Andrew Small has also written in his book “The China-Pakistan Axis” how Henry Kissinger, United States Secretary of State of that time, planned to move American ships in the vicinity, allowing Jordan, Iran, Turkey and Saudi Arabia to send American arms to Pakistan when it was on the brink of losing the war of 1971 against India. Because of this mistrust developed towards the United States, India has the inkling of being betrayed from the superpower again and because of this ersatz surety of its belief, it does not want the US to take part in peace talks with Pakistan.

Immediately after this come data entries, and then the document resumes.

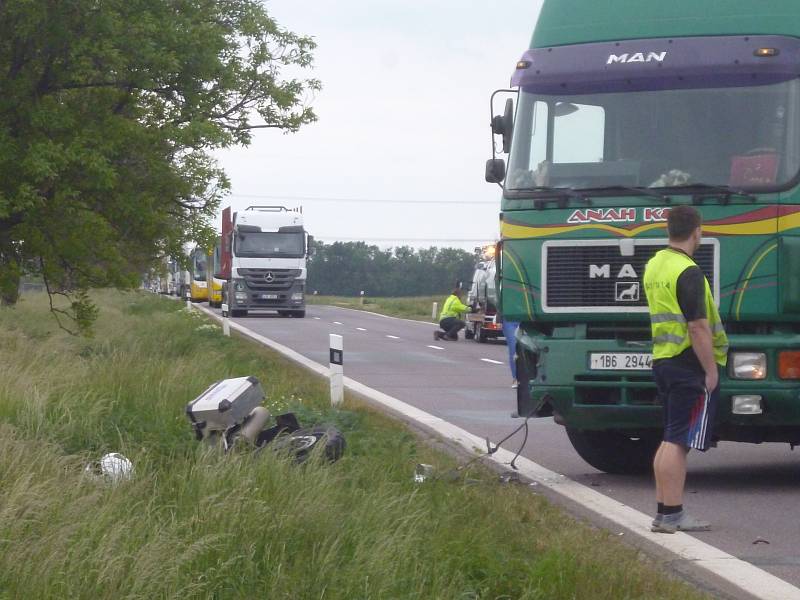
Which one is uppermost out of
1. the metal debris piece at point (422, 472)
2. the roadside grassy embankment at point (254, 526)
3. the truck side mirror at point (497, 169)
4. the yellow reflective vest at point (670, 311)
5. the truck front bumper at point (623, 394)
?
the truck side mirror at point (497, 169)

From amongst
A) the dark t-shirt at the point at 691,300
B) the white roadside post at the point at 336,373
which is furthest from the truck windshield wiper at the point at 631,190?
the white roadside post at the point at 336,373

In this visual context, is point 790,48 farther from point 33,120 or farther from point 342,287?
point 342,287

Furthermore, Indian envoys and policy experts believe that American improved relationship with India post-1990s has made possible the further exacerbation of the prickly relations between India and Pakistan. They believe that increased American exports of military technology have acted as a threat to Pakistan, engendering it to accrete its military resources as well. This resulted in upsurge in military and nuclear arsenal competition between the two countries, leading to further obfuscation of the tortuous bilateral relations.

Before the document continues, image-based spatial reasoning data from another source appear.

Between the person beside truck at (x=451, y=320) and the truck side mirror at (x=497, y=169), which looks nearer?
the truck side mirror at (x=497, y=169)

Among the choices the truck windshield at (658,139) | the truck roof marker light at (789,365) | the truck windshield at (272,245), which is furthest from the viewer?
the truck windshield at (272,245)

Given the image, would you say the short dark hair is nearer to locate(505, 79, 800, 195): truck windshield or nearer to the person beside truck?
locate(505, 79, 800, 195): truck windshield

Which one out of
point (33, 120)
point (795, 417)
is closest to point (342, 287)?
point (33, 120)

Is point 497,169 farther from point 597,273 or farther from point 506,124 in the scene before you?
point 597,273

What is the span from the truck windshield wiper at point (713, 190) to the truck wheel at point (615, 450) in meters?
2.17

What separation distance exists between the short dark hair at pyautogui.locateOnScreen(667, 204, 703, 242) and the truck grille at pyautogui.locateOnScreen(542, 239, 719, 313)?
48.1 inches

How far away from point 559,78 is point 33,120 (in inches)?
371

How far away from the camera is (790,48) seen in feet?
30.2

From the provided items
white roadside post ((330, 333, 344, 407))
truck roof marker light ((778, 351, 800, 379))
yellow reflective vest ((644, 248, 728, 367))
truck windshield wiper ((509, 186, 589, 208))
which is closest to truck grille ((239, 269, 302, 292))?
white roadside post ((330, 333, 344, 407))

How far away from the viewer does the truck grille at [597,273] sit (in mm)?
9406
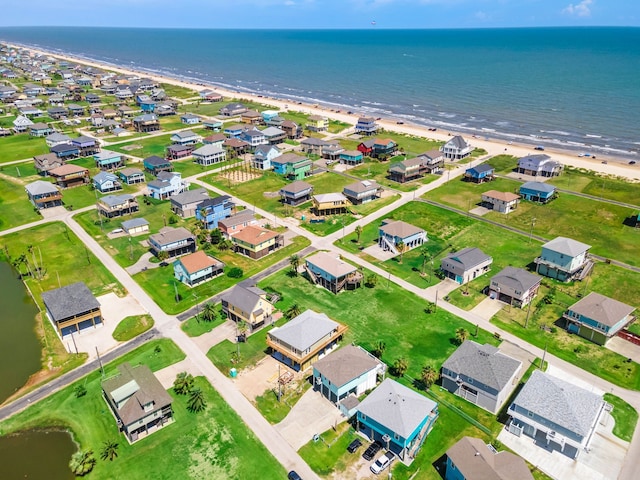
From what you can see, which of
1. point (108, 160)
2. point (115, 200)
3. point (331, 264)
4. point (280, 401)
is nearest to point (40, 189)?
point (115, 200)

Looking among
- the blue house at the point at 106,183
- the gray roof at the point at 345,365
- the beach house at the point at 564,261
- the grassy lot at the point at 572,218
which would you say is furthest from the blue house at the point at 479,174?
the blue house at the point at 106,183

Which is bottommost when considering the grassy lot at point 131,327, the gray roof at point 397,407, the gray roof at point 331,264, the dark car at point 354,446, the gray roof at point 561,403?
the grassy lot at point 131,327

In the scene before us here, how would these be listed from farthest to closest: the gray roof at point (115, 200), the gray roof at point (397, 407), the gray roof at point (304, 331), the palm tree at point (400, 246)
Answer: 1. the gray roof at point (115, 200)
2. the palm tree at point (400, 246)
3. the gray roof at point (304, 331)
4. the gray roof at point (397, 407)

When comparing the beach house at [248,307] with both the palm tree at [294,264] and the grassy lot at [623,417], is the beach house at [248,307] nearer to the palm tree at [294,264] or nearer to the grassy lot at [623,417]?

Finally, the recent report card of US involvement in the Middle East and Afghanistan shows a record of misunderstanding, hubris and failure.

Therefore, India would not want the US to indulge itself in India-Pakistan conundrum and turn South Asia as its next battlefield. India has witnessed the Unites State involvement in Syrian conflict where it has supported Syria’s main opposition alliance, the National Coalition, and provides limited military assistance to the “moderate” rebels. Also, since September 2014, the United States has been conducting air strikes on IS and other jihadist groups in Syria as part of an international coalition against the jihadist group.

Furthermore, the US had also started a program to train and arm 5,000 Syrian rebels to take the fight to IS on the ground. This, along with India’s learning from four wars experience with Pakistan, has a comprehensive idea how any conflict between Pakistan and India can escalate involvement of superpowers, nuclear-armed states and neighboring countries which might turn into Third World War. India also knows that both Pakistan and India have nuclear fusion weapons now and a slight misunderstanding between them can lead to a nuclear war, the results of which will be more devastating than the catastrophe caused by dropping the fission bombs in Nagasaki and Hiroshima. Therefore, India has a wary and chary diplomatic policy towards Pakistan and believes that it will be a facetious decision to involve the United States in India-Pakistan subtle relations.

Many critics have excoriated India’s snub to the US offer, arguing that it will result in demurring the India-US burgeoning ties. However, critics have failed to realize that involving the US will impair current mushrooming relations between the two countries sorely, as compared to the damage that a rebuff will cause. Prime Minister Modi has taken calibrated efforts at the highest political level to transform bilateral relations between India and the US. Modi has been extremely careful while dealing with the US as he believes that India’s developmental priorities cannot be met without substantive cooperation with the US. Also, India constantly requires American support for structural changes in India’s security environment brought about by an aggressive China and its growing strategic convergence with Pakistan via CPEC, leading to a re-think on ‘non-alignment’ as a guiding principle of foreign policy. Moreover, Modi has taken painstaking efforts to seek economic opportunities in deepening defense ties and technology cooperation with Washington. Modi had been proud to stand among the tech CEOs of the Silicon Valley to announce transformation of India into “Digital India”. Moreover, India is proud to be only country outside Washington’s formal treaty allies that will gain access to almost 99 per cent of latest US defense technologies after being recognized as a ‘Major Defense Partner’. It certainly captures what is emerging as a unique relationship between India and the United States and India does not want the banal India-Pakistan babbling to act as a hurdle in it.